出了庄园,进入市区,鹅毛大雪已经洋洋洒洒地落了下来。杜柏钦手上握着方向盘,穿着防水外套的交通警察提前开始指挥秩序,他耐心地踩下刹车。
这时掸光大楼办公室的电话从侍卫队接了进来。
杜柏钦接了,只听了一句,脸色便再也没法放松起来,他听完了秘书官的汇报,陆续交代了几句,挂了电话,绿灯正好亮起来。
杜柏钦深吸一口气压下了急躁,一脚踩下油门,车辆在路口呼啸而过。
不是什么军机大事,只是首都交通厅往上报备了几起雪灾的事故报告,郊区的雪从今天凌晨就开始下了,造成了一部分的电力中断和人员伤亡,其中就包括了今天中午时分干漾山区侧翻了一辆大巴的事故。
好不容易出了城区,太阳已经开始西斜了,一望无际的城际公路白茫茫一片,路上几乎没有任何的车辆,杜柏钦一路上风驰电掣,溅起片片飞雪。
原本是两个小时能到的干漾行省,即使开到了尽可能快的速度,限于路况太糟糕,还是超出了三个小时。
杜柏钦车开得太快,侍卫的油门都几乎踩到了底,性能极好的越野车一路飞驰,可是转了几个弯道,还是看不见前面的车辆,伊奢只好拨他的电话:“殿下,当心安全,我们跟不上您。”
杜柏钦不得不稍微减慢速度。他双眼专注地看着路面,耳边塞着蓝牙耳机:“你用定位系统跟上我的车子。”
蓁宁的车停在了半山。
车辆陷在雪地里熄了几次火,然后就再也打不着火了,蓁宁检查了一下,应该是电瓶亏电了。
蓁宁扫了一眼手机,快下午四点了,手机依旧没有信号,山上的云朵灌铅似的灰暗低沉,积雪快要淹到车门边上了。

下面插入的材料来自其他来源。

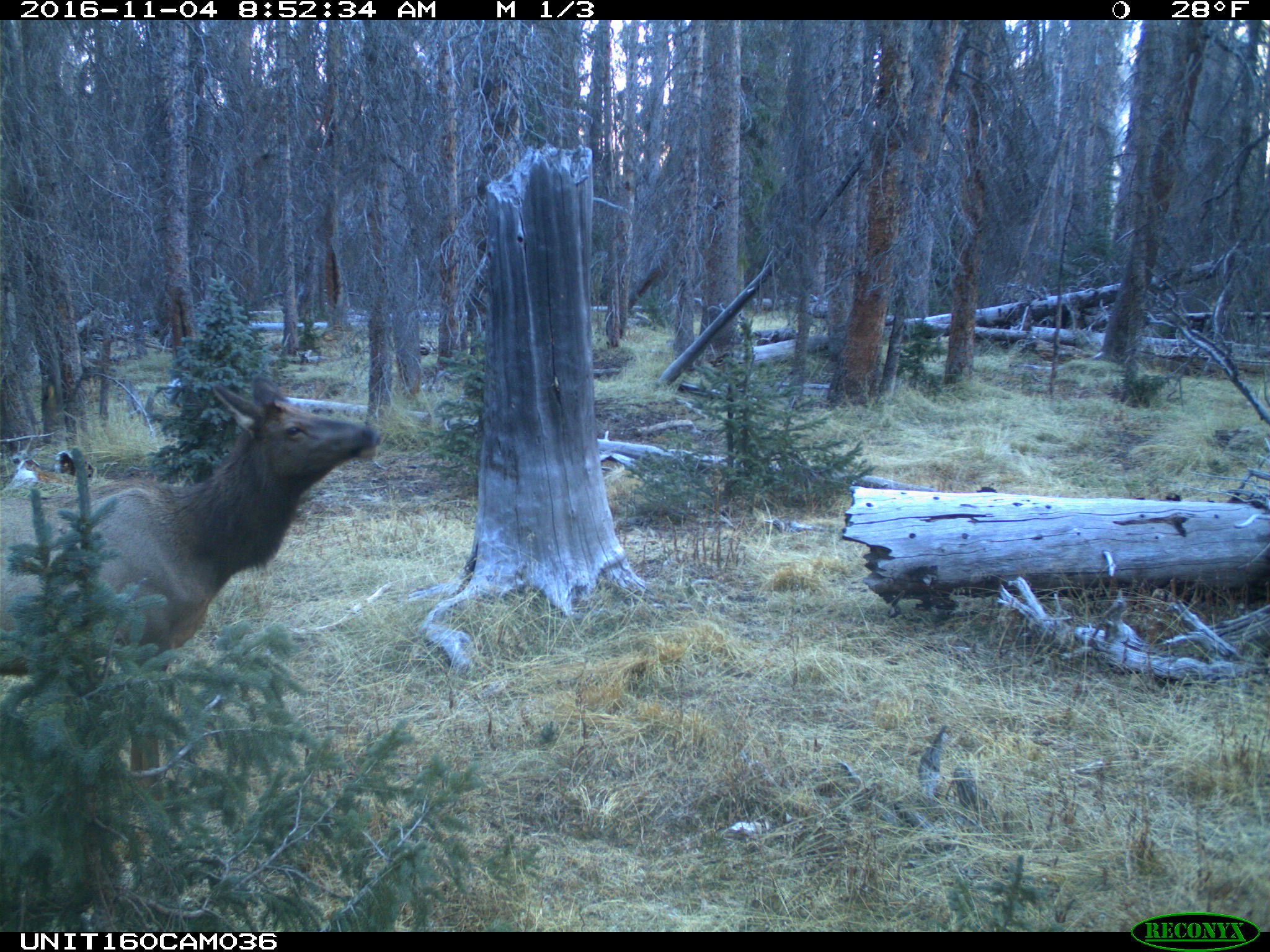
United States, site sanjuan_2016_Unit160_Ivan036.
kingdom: Animalia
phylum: Chordata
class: Mammalia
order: Artiodactyla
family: Cervidae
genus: Cervus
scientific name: Cervus elaphus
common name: red deer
Cervus elaphus (red deer).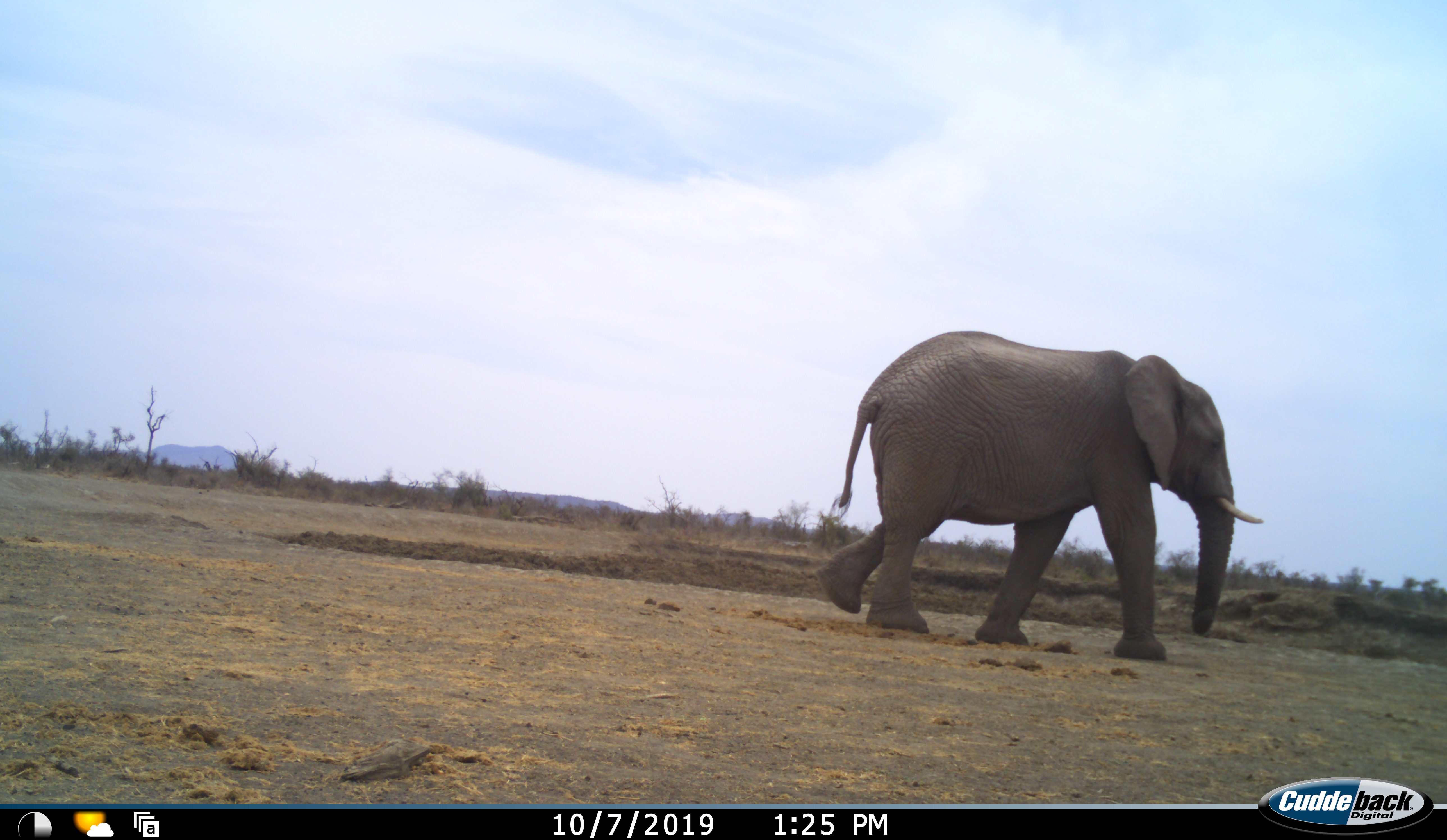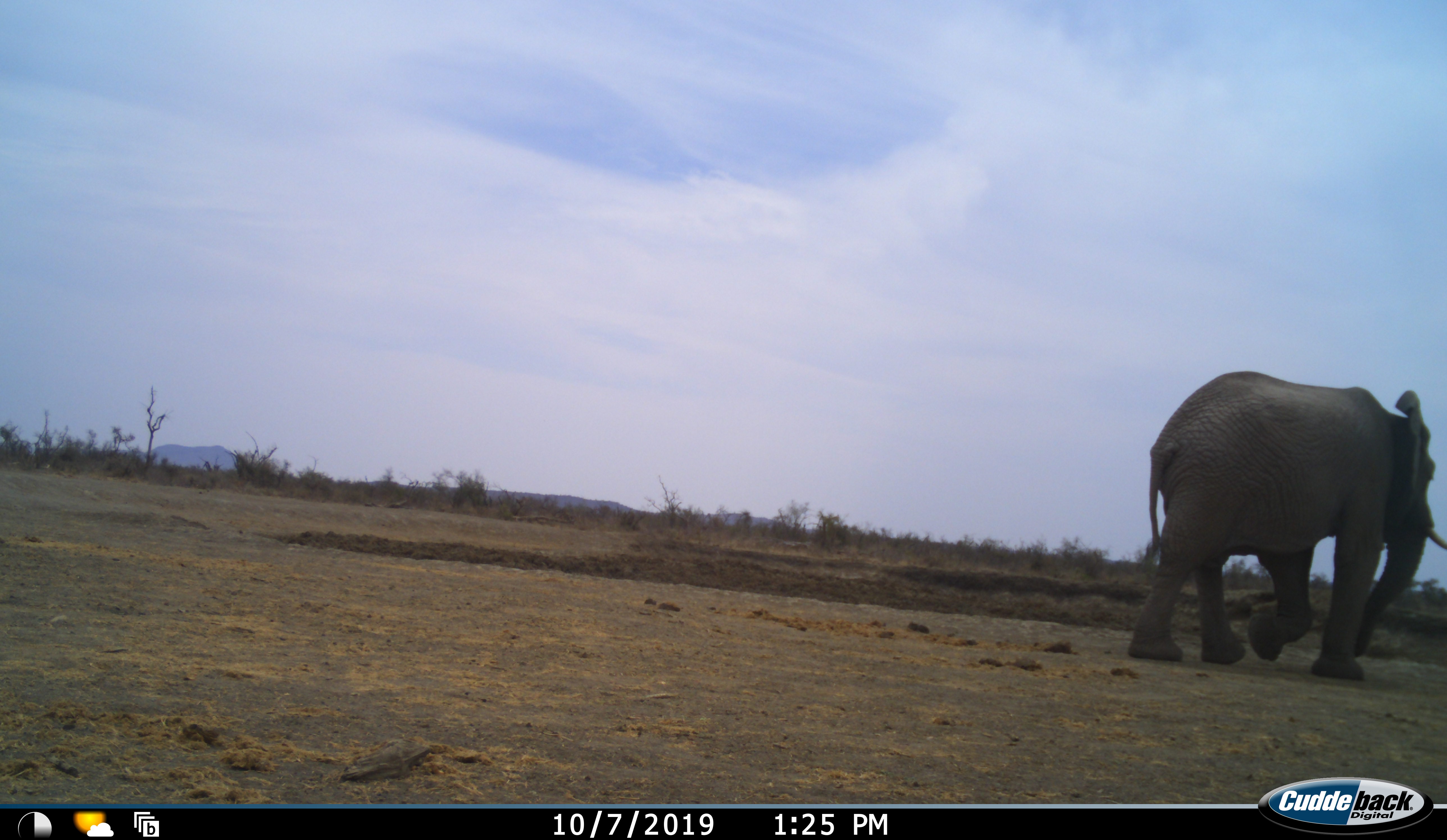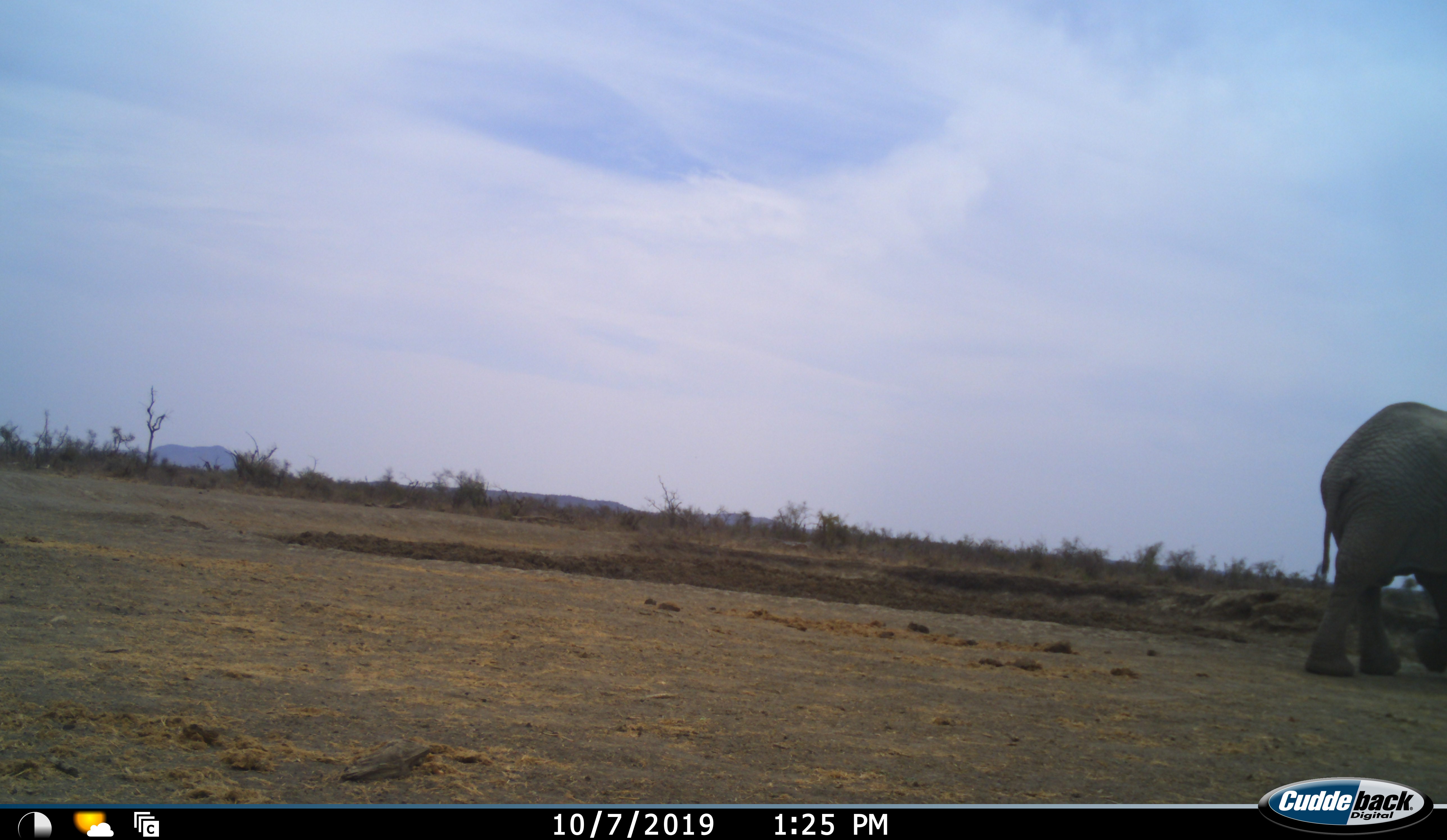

她中午给父母扫了墓,眼见天气不好,雪又开始下了起来,便赶着下山,没想到这辆租来的两厢轿车还是扛不住这种暴雪天气。蓁宁检查了一下车里的物资,仅剩半袋面包和一瓶水,汽油倒还是充足的。她刚刚给泛鹿打了求助电话,司三说会派人过来,只是雪堵住了山路,行车会很难,不知道来不来得及,如果实在要挺过今晚,有汽油总归是好办一点的。
蓁宁在车辆前后设置了危险警示,将全部的物资都收拢到了驾驶座旁边,然后拉紧了身上的防寒服,蹲在车子的驾驶座上,开始看窗外飞舞的雪花。
比这恶劣得多的天气她都经历过,再不济,这是省际公路,等待一下,总会有车经过。
那辆黑色的越野车从山底的公路上出现时,蓁宁一个激灵,差点跳了起来,迅速推开车门往外一跳,却落入了一个雪坑。
车辆在警示牌前极速刹车,一个高大的男人推开了车门。蓁宁举起双手呼救的动作顿时定住了。
杜柏钦看见是她,眸中的波动只是一瞬,长腿跨过了深深的积雪, 伸手将她从雪地里拉了起来。
蓁宁深一脚浅一脚地被他拽着在雪地里走,口中呵出的气立刻冻成气雾,户外寒风呼啸,杜柏钦开始轻声咳嗽。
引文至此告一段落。